Everything will become smaller. All of the cover images on the wood bookshelf would be 30% smaller. All of the buttons in the top navigation would be 30% smaller. The distance between the buttons would be less. The distance between all UI elements would be less. Everything is smaller. Everything is cramped and squished more because of the smaller pixels. When everything is smaller like this, the user interfaces start breaking down (e.g., your hit areas become too small, distance between cover image thumbnails is too close, etc.). You would need to decrease the number of cover images you have per shelf and make them bigger... you would need to increase button sizes and in some cases rethink navigation. On and on.
The Mini is simply taking an App that is designed for a 9.7" screen at 1024 x 768 and scaling it down to the same resolution but in a lot less space.

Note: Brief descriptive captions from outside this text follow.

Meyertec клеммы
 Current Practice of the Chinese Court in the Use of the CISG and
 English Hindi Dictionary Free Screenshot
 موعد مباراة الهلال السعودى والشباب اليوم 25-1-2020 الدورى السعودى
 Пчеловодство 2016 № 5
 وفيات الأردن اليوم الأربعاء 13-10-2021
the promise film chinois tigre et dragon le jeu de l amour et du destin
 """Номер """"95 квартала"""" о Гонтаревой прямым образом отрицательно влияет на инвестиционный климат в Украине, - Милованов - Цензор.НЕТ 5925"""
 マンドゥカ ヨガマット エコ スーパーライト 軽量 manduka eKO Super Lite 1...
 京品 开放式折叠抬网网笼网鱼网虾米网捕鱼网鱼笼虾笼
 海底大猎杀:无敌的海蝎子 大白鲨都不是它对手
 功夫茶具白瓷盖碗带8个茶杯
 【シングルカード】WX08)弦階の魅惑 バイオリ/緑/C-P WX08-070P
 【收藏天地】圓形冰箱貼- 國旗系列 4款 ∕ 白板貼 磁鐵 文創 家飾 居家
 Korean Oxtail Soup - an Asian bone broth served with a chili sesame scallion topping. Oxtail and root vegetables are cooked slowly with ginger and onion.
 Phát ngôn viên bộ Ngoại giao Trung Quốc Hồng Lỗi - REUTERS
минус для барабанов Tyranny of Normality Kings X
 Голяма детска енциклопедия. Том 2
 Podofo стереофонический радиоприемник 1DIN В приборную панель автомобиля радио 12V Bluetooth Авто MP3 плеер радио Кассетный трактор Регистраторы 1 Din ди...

It's like drawing a square on a piece of standard paper. Than taking another piece of paper that's 30% smaller and trying to fit that square on the smaller piece. The only thing you can do is make the square smaller to fit.
This is what Jobs meant when he said:
7" Tablets should come with sandpaper so users can file down their fingers.
Now you say, why don't you scale the iBookstore App up so the UI elements become the same size as the iPad 2's? Afterall, the resolution is exactly the same so everything should fit.
Well, if you did that, UI elements would push off of the screen because you have less screen size to deal with. It's like trying to scale up the big square and place it on the small piece of paper: some of it will shoot off of the piece of paper.
So there you go: you MUST change the UIs on several Apps for the Mini. In other words, you need to rethink and revamp your user interfaces for this oddball screen size.
Please tell me you understand this now.